■ **DIRECTION A**:
From the forum thread on replacement keys below, return the part that opens with the words containing "## olley (May" and closes with "(Aug 22, 2005)", copied word for word.

== READING PASSAGE

Are we talking locker keys or Trimark keys guys...or both?


----------



## olley (May 1, 2005)

Hi redwell he does trimark, I know his website doesn't mention it but we got some of him at the peterborough show.

Olley


----------



## Superk (Aug 22, 2005)

Hi - a big problem but surmountable.

If you have the originals then any good locksmith can make copies of most of the keys eg the lockers and even the ignition but not the entry door the blanks for these I found were impossible to get in the UK. They are made by Trimark Corp in the US and if you tell them the type and number on your key they will send a replacement. They do have a UK office and the MD was incredibly helpful in getting the US to ship a set pronto to me (but watch the shipping cost). Look for your door handle on Trimak Corp


----------



## 89338 (May 20, 2005)

I have had this problem, my RV only came with one set and I tried for ages to find the door / locker keys. Trimark US were helpful and sent me 3 of one of the door keys but not the other one.

But all is well now have 3 full sets thanks to [email protected].Would suggest you contact them.

Regards

Lampie


----------



## 88927 (May 10, 2005)

Thanks for the info... Have emailed Linda... More money to the RV :lol: :lol: :lol: Are they a good company to deal with???? :lol: :lol: 

Keith


----------



## 89338 (May 20, 2005)

Have had the pleasure dealing with them and will again, I found Linda to be very helpful.

Lampie


----------

====
== SUPPLIED RECORDS

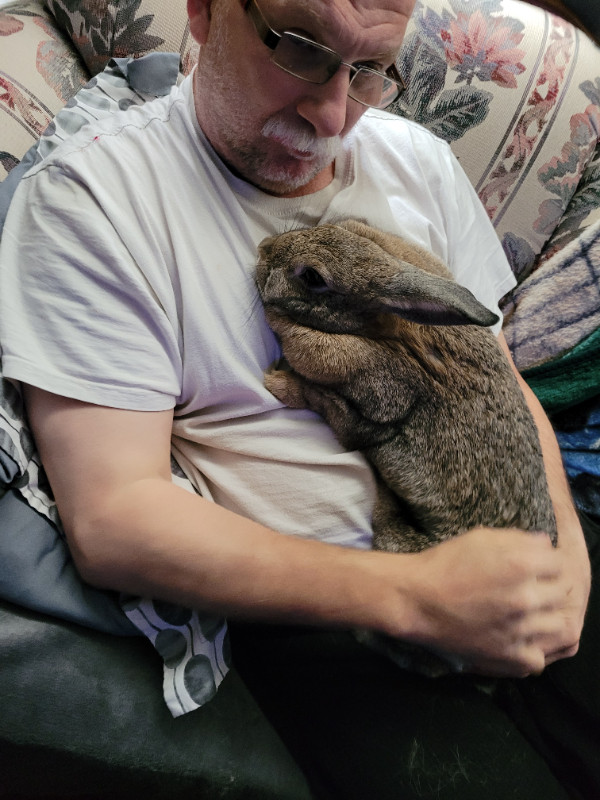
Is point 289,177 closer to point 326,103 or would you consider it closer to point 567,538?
point 326,103

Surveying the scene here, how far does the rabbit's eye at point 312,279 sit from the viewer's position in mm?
1289

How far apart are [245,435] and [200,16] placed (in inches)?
32.9

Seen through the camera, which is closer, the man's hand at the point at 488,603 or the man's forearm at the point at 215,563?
the man's forearm at the point at 215,563

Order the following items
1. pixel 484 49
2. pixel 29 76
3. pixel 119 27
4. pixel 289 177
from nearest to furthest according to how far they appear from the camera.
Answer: pixel 289 177
pixel 29 76
pixel 119 27
pixel 484 49

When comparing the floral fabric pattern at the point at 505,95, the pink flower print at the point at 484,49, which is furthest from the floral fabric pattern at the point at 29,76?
the pink flower print at the point at 484,49

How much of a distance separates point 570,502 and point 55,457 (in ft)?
3.93

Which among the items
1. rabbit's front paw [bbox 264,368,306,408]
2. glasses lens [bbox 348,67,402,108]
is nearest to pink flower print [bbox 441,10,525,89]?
glasses lens [bbox 348,67,402,108]

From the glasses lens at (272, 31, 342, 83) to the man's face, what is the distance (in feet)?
0.04

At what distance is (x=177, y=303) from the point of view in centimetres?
111

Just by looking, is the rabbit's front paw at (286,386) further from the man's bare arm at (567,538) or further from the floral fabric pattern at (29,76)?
the floral fabric pattern at (29,76)

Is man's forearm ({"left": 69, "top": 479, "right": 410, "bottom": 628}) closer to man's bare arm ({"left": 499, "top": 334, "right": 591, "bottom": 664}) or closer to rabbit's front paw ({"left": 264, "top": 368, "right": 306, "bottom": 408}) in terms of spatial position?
rabbit's front paw ({"left": 264, "top": 368, "right": 306, "bottom": 408})

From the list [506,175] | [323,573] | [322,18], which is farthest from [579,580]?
[506,175]

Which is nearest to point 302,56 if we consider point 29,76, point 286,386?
point 286,386

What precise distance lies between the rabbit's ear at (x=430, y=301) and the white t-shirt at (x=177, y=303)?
0.80 ft
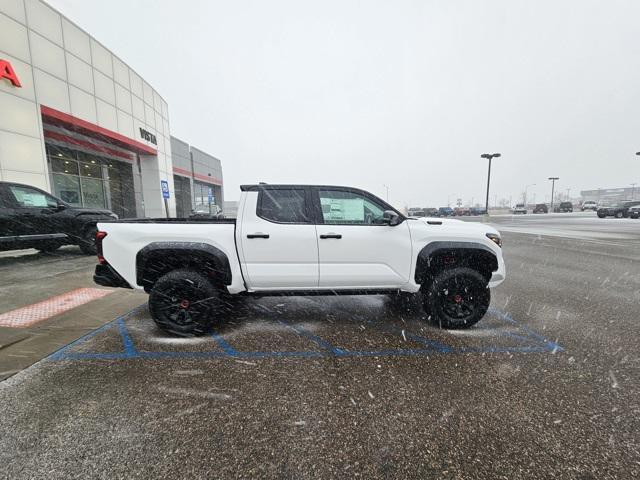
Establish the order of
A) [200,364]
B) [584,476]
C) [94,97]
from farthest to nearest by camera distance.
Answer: [94,97], [200,364], [584,476]

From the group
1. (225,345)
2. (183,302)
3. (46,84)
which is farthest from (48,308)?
(46,84)

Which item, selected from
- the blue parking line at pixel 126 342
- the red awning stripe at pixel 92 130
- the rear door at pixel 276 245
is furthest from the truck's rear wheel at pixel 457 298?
the red awning stripe at pixel 92 130

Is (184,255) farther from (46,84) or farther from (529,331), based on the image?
(46,84)

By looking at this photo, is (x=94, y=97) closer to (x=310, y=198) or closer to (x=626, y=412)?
(x=310, y=198)

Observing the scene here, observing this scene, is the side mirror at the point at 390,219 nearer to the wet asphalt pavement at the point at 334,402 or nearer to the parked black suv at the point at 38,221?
the wet asphalt pavement at the point at 334,402

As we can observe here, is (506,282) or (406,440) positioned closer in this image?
(406,440)

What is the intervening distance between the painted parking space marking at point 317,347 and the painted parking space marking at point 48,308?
1.11 metres

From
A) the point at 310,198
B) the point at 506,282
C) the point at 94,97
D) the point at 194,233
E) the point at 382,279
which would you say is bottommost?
the point at 506,282

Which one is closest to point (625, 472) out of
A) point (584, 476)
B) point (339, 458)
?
point (584, 476)

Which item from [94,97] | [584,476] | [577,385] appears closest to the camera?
[584,476]

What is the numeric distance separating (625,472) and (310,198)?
332 centimetres

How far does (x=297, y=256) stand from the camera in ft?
11.1

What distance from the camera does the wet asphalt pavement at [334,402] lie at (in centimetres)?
167

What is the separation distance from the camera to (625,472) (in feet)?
5.21
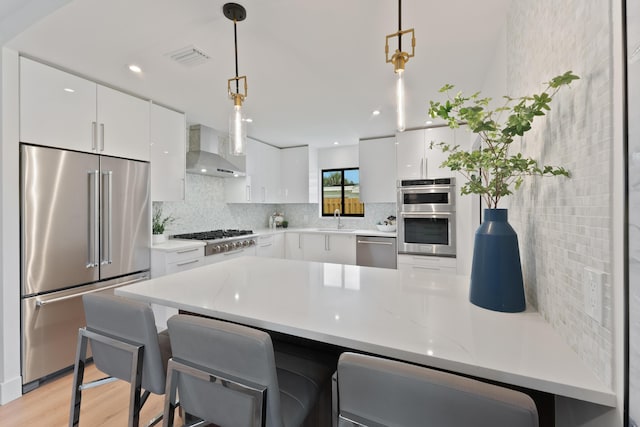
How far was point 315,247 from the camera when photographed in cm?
472

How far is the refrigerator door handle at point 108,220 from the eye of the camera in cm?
243

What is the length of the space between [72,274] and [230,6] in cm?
225

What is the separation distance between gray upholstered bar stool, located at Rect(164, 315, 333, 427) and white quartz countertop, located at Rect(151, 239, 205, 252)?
2.05 meters

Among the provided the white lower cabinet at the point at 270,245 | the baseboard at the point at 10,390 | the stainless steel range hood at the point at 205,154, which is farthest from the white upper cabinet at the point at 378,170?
the baseboard at the point at 10,390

====

■ **DIRECTION B**:
Retype the part of the entries above that opens with the line containing "What is the length" and closes with the line containing "2.05 meters", with both of those lines included.

■ **COMPLETE RESPONSE A**:
## olley (May 1, 2005)

Hi redwell he does trimark, I know his website doesn't mention it but we got some of him at the peterborough show.

Olley


----------



## Superk (Aug 22, 2005)

■ **COMPLETE RESPONSE B**:
What is the length of the space between [72,274] and [230,6] in cm?
225

What is the separation distance between gray upholstered bar stool, located at Rect(164, 315, 333, 427) and white quartz countertop, located at Rect(151, 239, 205, 252)?
2.05 meters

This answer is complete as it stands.